Oggi parliamo virtualmente (tutti davanti ad una tazza di tè e a dei pasticcini, al caldo del camino) di un romanzo che ho divorato, ambientato nell’Inghilterra vittoriana di David Copperfield, incentrato sulla resilienza e sulla forza delle donne, ed ispirato ad una struttura realmente esistita.

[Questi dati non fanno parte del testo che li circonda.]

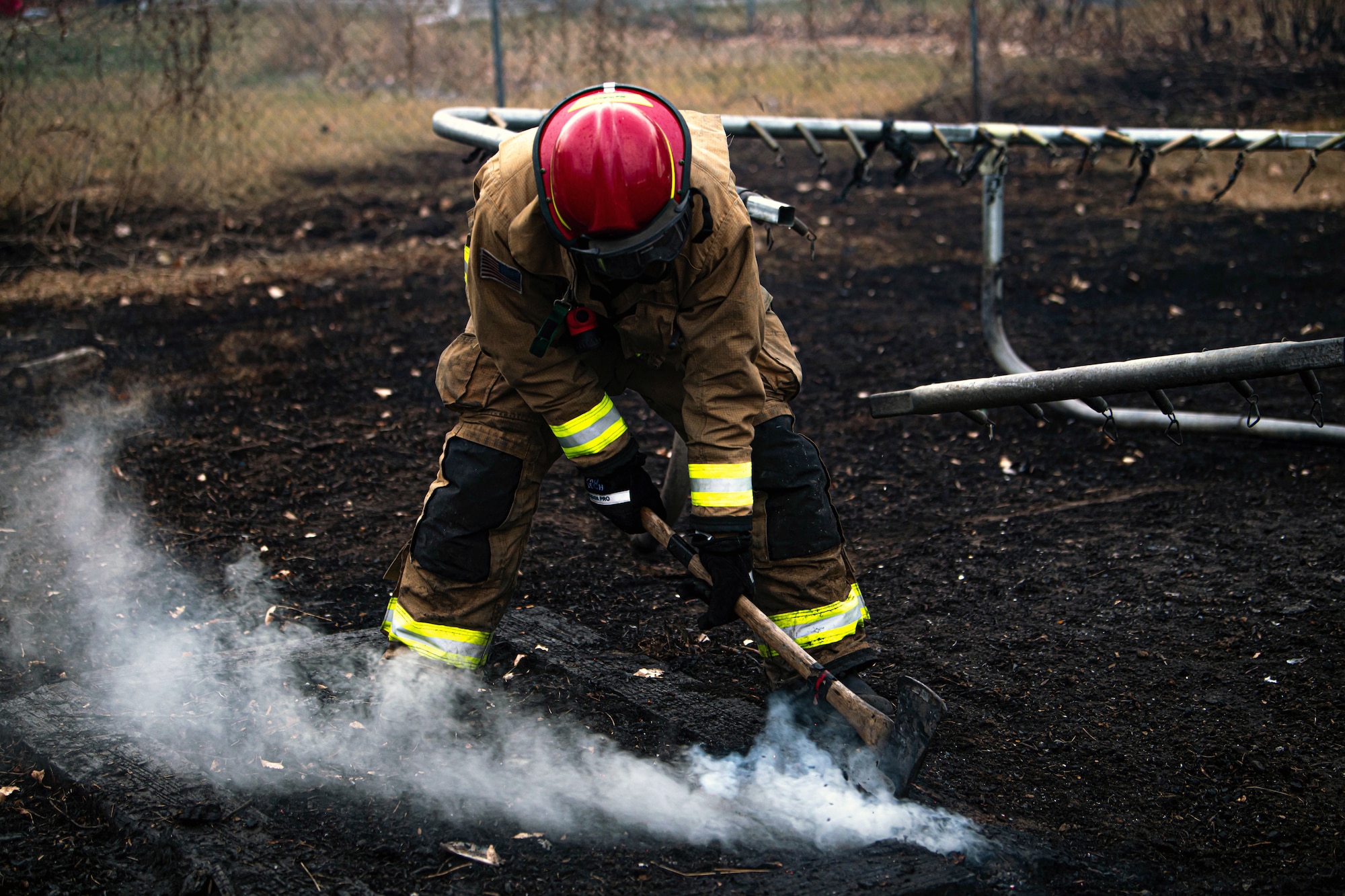 An firefighter uses an axe to prevent embers from re-sparking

La fondatrice di Urania Cottage è Angela Burdett-Coutts, una ricca ereditiera costantemente perseguitata da Richard Dunn, un uomo assolutamente non in grado di accettare un rifiuto, oltretutto oltraggioso per l’epoca, e che appare quale una presenza costante lungo l’intera narrazione; Martha e Josephine, nonostante le passate vicende personali, cercano di costruirsi una vita dignitosa intrecciando le loro vite in tutto il romanzo e costituendone quindi delle colonne portanti. A vigilare sull’intera vita del cottage incontriamo la figura di Mrs Holdsworth, una diligente ed instancabile vedova che ricopre il ruolo di direttrice ma che, sotto una corazza di integerrima correttezza, nasconde i proprio dolori e le proprie debolezze.
Tutte le ragazze che passano dal cottage sono accompagnate da un passato pesante e complicato e il loro ingresso nella struttura viene offerto quale possibilità di redenzione: la prima ad entrarvi sarà proprio Martha, la quale sogna l’Australia ma non prima di aver ritrovato la sorella minore Emily, della quale da tempo non ha più alcuna notizia, portandoci quindi un’altra figura la cui vita andrà ad intrecciarsi a quelle della altre protagoniste , tutte al femminile.

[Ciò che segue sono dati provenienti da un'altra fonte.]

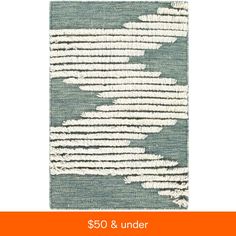 an image of a rug with white and green stripes on it, which reads $ 50 & under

La vita al cottage risulta essere molto ritirata, al punto da pretendere un reale isolamento da parte delle ospiti, le quali hanno davanti a sè delle giornate scandite dalle attività quotidiane e da istruzioni ben definite, con la precisa regola di non condividere mai e con nessuno le motivazioni che le hanno portate alla struttura, al fine di poter ricominciare lasciandosi tutto alle spalle.

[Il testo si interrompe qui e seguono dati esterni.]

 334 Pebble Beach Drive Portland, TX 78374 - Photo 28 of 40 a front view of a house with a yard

E ora veniamo all’aspetto storico che ha ispirato il romanzo: nel novembre del 1847, a Londra, Charles Dickens inaugura Urania Cottage, una “Home for Homeless Women”, quindi una sorta di rifugio che riveste anche una funzione di esperimento sociale, una dei cui membri del comitato è realmente la Angela Burdett-Coutts del romanzo. Le attività precipue della struttura sono indirizzate al recupero delle giovani donne della classe operaia che, pur uscite da istituti penali, risultano essere meritevoli di un’altra possibilità, motivo per il quale viene loro impartito un insegnamento di base ed educate alle arti domestiche, in maniera tale da consentire loro una futura occupazione, un matrimonio oppure un espatrio presso le terre coloniali. Tale realtà salvò molte donne, personalmente selezionate da Dickens, da una vita di violenze, di miseria e di prostituzione, fornendo quindi al lettore una chiara visione di quella che poteva essere la vita di una donna nel periodo vittoriano, spesso osannato nelle ambientazioni di molti testi ma spesso pericoloso per le donne che non avevano alle spalle un sufficiente background familiare.
Il romanzo è bellissimo, scorre alla velocità della luce, lo si divora in breve tempo e, nel mentre si gode della narrazione, si approfondisce uno spaccato storico realmente esistito e che, almeno per quanto mi riguarda, mi ha sempre affascinata (sarà l’amore che ho sempre provato per le opere di Dickens…).